Records
^^^^^^^^^^^^^^^^
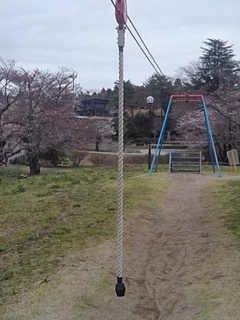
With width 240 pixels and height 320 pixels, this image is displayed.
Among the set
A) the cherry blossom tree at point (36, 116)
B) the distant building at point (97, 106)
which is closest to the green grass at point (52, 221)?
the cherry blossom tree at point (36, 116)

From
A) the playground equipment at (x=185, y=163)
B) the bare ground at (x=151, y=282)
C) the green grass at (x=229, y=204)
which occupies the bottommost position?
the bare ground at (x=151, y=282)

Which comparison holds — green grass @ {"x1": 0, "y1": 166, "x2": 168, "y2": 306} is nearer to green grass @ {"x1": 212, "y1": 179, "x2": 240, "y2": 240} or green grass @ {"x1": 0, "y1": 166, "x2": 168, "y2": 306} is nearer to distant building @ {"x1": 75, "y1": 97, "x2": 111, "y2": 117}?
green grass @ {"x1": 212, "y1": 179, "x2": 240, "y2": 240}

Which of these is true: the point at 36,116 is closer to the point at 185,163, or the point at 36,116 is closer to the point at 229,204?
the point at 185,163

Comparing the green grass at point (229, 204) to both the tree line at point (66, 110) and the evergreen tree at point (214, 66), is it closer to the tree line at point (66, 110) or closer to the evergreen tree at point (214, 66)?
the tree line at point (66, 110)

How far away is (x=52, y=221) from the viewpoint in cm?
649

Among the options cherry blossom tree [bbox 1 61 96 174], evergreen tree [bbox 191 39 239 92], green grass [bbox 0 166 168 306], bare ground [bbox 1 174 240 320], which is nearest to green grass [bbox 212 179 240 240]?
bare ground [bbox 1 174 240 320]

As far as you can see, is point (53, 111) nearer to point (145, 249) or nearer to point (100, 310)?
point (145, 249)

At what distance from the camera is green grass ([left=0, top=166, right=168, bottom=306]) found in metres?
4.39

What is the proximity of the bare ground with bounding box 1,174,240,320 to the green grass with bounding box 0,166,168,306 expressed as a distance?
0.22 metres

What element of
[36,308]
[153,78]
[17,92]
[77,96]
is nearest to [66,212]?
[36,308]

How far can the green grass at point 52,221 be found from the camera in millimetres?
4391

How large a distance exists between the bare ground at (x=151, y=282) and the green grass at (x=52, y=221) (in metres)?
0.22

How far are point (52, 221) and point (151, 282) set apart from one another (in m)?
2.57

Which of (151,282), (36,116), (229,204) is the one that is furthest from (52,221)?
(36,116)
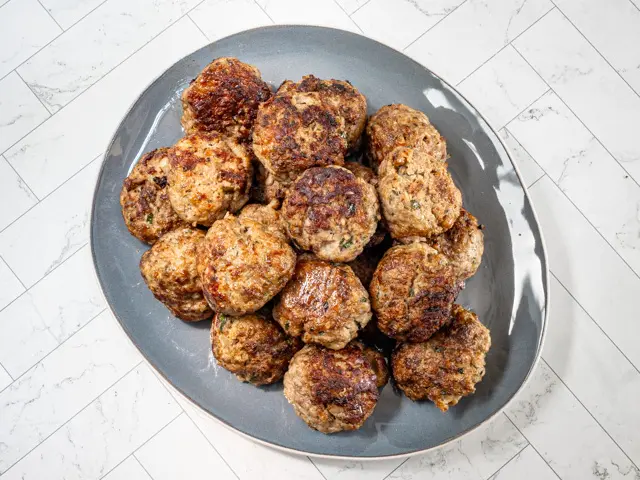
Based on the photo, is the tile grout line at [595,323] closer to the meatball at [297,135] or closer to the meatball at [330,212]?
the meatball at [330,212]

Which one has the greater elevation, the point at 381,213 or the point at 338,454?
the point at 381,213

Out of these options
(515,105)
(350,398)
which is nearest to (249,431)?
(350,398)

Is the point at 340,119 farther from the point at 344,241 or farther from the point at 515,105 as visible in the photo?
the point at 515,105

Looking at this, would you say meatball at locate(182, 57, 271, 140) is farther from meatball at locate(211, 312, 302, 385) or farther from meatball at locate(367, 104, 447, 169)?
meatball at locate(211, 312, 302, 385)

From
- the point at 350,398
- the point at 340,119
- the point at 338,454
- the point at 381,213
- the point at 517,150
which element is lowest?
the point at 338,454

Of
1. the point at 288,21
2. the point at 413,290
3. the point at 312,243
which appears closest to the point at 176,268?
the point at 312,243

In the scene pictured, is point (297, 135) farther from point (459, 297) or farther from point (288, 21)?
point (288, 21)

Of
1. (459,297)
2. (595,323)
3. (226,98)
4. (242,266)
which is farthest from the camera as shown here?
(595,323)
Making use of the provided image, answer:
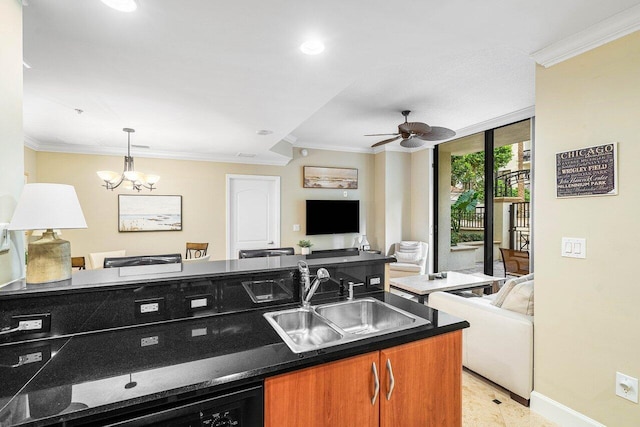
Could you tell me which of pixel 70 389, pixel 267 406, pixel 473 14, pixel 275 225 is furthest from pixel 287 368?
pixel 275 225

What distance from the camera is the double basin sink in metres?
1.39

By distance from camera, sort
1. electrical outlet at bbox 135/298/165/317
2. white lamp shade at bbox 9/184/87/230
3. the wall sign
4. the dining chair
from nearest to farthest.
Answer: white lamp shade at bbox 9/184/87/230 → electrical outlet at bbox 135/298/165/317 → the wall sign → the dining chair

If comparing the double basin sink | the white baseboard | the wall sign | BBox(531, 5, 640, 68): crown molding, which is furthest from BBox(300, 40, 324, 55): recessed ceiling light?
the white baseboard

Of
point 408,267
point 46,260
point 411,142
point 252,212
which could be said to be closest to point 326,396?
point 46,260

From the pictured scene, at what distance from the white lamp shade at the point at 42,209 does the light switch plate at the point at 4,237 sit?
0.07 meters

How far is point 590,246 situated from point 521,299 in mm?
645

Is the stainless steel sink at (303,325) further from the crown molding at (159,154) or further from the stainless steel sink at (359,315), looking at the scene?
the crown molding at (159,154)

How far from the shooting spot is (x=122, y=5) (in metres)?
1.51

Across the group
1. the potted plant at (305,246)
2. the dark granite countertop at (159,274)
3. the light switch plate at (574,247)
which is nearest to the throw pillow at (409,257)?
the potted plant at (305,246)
^^^^^^^^^^^^^^^^
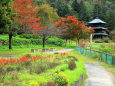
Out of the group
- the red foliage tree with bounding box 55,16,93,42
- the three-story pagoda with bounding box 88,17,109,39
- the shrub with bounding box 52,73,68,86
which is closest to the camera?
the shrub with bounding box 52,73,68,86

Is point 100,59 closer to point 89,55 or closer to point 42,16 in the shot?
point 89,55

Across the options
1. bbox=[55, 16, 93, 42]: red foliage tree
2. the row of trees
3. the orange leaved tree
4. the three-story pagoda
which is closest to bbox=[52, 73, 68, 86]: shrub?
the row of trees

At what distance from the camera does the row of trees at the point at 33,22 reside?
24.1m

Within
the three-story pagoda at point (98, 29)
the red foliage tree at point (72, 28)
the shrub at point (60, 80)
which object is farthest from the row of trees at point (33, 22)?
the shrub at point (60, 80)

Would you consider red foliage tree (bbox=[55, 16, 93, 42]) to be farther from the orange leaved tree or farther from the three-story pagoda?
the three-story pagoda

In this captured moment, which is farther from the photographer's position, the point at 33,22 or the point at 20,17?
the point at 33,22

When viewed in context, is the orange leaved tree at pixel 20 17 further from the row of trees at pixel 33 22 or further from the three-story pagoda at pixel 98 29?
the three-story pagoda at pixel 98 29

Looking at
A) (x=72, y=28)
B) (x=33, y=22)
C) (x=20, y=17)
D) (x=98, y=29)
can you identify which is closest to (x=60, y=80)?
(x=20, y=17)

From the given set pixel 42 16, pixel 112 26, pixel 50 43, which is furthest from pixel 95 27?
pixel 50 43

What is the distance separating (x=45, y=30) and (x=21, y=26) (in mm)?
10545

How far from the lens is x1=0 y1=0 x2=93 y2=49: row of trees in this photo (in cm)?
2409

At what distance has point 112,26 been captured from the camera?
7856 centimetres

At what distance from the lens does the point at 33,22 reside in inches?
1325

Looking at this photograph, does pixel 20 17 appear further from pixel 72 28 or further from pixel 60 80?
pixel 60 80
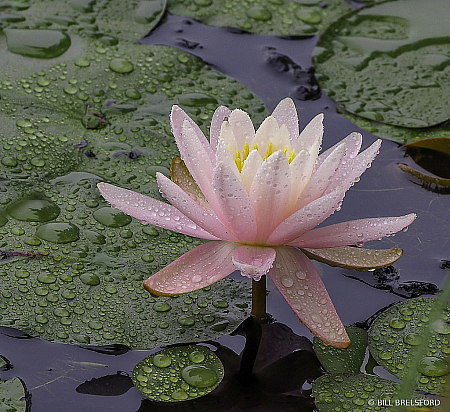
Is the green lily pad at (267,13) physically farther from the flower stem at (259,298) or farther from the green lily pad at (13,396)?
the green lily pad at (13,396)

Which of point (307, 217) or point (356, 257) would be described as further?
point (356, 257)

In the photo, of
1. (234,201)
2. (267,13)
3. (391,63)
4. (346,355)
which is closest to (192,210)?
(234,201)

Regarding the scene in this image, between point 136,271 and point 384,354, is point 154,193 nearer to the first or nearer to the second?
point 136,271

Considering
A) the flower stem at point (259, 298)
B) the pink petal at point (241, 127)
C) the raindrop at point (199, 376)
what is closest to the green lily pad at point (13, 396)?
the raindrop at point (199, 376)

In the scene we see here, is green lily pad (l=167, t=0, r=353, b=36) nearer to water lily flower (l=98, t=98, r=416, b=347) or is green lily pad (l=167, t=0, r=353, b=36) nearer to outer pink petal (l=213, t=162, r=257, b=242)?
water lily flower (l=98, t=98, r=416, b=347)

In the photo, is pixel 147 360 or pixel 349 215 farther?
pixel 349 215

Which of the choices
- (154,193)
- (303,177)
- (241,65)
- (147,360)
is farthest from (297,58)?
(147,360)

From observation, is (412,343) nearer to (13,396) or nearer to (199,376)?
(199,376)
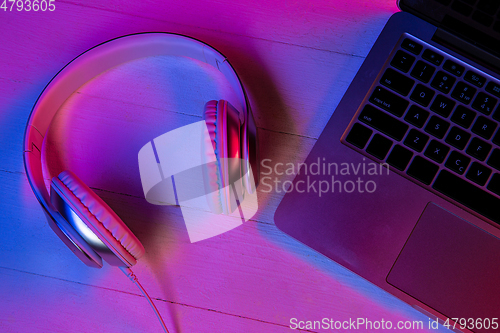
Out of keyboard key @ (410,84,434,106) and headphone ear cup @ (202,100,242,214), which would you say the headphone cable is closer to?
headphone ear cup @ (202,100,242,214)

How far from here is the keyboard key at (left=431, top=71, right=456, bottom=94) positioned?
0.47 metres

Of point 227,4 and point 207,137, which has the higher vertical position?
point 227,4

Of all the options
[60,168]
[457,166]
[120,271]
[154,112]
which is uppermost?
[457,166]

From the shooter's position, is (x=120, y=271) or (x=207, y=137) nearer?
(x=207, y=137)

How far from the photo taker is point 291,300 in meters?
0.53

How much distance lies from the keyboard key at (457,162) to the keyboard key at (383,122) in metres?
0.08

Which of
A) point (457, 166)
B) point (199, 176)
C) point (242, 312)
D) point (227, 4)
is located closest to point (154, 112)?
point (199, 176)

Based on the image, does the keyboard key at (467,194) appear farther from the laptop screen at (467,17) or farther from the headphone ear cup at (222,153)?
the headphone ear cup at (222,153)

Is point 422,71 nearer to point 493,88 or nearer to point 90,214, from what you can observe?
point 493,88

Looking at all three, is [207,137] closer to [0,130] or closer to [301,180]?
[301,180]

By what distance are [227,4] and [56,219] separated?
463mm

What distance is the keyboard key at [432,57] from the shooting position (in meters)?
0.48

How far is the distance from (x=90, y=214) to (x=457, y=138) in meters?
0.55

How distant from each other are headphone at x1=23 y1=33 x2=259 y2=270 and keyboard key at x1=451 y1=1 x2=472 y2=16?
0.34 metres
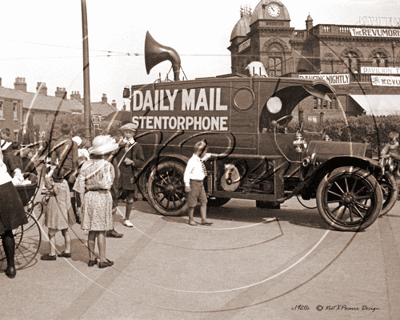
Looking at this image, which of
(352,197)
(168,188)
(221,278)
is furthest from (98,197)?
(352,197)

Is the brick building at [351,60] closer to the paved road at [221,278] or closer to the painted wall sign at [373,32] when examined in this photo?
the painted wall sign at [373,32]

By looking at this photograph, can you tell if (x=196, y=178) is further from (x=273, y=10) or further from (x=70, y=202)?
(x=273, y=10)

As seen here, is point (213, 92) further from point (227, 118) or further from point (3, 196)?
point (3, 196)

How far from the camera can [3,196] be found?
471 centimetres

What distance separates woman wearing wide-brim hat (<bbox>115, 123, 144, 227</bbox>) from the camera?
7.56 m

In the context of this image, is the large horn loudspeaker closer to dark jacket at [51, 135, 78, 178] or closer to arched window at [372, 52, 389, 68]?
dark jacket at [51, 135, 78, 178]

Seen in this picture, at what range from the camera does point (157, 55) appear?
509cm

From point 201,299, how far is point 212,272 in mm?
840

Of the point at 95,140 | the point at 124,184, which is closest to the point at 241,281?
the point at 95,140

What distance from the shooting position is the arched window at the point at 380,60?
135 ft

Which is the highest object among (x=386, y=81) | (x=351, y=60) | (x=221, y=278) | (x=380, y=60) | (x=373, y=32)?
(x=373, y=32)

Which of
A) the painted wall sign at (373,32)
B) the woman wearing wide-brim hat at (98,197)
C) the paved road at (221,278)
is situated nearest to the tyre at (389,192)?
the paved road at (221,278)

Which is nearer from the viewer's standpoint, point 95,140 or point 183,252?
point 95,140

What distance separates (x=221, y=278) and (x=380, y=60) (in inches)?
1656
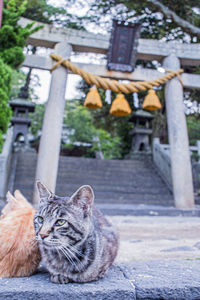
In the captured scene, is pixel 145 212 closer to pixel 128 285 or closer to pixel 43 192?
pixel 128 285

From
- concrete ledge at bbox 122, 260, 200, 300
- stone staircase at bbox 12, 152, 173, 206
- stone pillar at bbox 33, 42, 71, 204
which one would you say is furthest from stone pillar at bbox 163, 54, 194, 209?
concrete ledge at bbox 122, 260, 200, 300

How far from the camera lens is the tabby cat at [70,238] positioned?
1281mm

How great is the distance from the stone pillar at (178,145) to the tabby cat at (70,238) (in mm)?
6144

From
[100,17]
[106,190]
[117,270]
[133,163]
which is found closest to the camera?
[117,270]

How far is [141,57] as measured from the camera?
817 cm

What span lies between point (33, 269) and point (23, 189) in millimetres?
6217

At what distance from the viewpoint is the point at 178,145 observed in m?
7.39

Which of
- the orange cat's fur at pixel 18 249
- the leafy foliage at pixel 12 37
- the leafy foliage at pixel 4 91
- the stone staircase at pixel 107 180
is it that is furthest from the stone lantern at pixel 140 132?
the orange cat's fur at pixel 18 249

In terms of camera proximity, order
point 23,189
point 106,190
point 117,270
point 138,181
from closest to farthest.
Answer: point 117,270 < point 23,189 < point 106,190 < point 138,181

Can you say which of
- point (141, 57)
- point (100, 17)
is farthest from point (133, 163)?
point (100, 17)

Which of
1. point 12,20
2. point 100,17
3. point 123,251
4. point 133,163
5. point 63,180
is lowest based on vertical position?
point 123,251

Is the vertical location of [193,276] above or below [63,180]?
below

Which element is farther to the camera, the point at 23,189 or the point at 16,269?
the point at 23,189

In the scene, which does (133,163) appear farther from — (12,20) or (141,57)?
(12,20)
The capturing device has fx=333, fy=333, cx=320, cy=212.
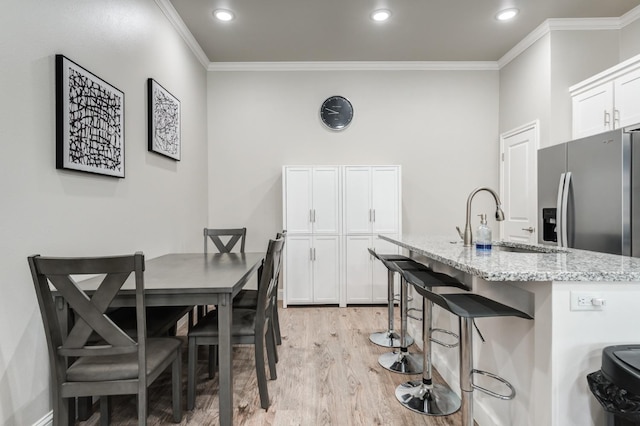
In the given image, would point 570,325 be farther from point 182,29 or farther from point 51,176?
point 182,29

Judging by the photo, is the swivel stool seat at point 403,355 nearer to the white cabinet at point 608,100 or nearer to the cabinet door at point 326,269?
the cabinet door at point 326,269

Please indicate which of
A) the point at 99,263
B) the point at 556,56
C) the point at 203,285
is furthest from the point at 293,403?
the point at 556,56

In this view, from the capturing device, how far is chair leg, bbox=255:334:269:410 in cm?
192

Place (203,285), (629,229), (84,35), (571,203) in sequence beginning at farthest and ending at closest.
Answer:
^^^^^^^^^^^^^^^^
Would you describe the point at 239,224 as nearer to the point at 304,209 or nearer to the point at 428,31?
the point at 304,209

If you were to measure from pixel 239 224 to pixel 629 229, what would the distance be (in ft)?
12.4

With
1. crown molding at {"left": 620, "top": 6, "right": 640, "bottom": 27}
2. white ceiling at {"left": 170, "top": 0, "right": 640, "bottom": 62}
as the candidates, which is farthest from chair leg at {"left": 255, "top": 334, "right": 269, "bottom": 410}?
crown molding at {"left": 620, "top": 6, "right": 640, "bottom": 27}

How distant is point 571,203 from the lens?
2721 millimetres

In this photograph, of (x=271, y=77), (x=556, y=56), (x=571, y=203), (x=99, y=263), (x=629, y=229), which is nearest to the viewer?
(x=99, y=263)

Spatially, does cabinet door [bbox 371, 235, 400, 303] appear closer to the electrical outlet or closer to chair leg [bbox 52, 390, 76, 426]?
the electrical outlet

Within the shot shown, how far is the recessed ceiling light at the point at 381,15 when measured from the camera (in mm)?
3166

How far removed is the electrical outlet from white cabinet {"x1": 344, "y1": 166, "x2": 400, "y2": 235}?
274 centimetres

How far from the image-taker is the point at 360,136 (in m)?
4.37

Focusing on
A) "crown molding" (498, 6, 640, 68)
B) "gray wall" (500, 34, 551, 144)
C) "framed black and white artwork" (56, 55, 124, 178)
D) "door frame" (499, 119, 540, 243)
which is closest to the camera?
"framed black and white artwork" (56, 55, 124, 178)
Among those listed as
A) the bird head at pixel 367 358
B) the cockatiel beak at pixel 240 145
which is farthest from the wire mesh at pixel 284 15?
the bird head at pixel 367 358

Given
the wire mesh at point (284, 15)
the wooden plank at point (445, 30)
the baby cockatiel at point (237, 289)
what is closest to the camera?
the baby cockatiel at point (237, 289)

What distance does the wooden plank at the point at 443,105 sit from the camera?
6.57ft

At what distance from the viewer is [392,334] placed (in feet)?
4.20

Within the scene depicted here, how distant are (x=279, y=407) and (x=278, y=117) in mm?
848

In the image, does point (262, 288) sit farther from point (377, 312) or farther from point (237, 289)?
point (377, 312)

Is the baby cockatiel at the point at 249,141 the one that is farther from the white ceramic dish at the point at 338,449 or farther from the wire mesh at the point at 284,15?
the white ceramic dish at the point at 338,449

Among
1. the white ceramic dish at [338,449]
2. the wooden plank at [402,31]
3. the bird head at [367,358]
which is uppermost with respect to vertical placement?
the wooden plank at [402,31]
^^^^^^^^^^^^^^^^
→ **EXERCISE TASK**:
Pick out every line in the listing above that contains the string "cherry", counting uppercase and lowercase letters as different.

→ **THE ANSWER**:
A) the cherry blossom tree at point (36, 116)
the cherry blossom tree at point (36, 116)
Among the options cherry blossom tree [bbox 1 61 96 174], evergreen tree [bbox 191 39 239 92], green grass [bbox 0 166 168 306], bare ground [bbox 1 174 240 320], which is nearest to green grass [bbox 212 179 240 240]?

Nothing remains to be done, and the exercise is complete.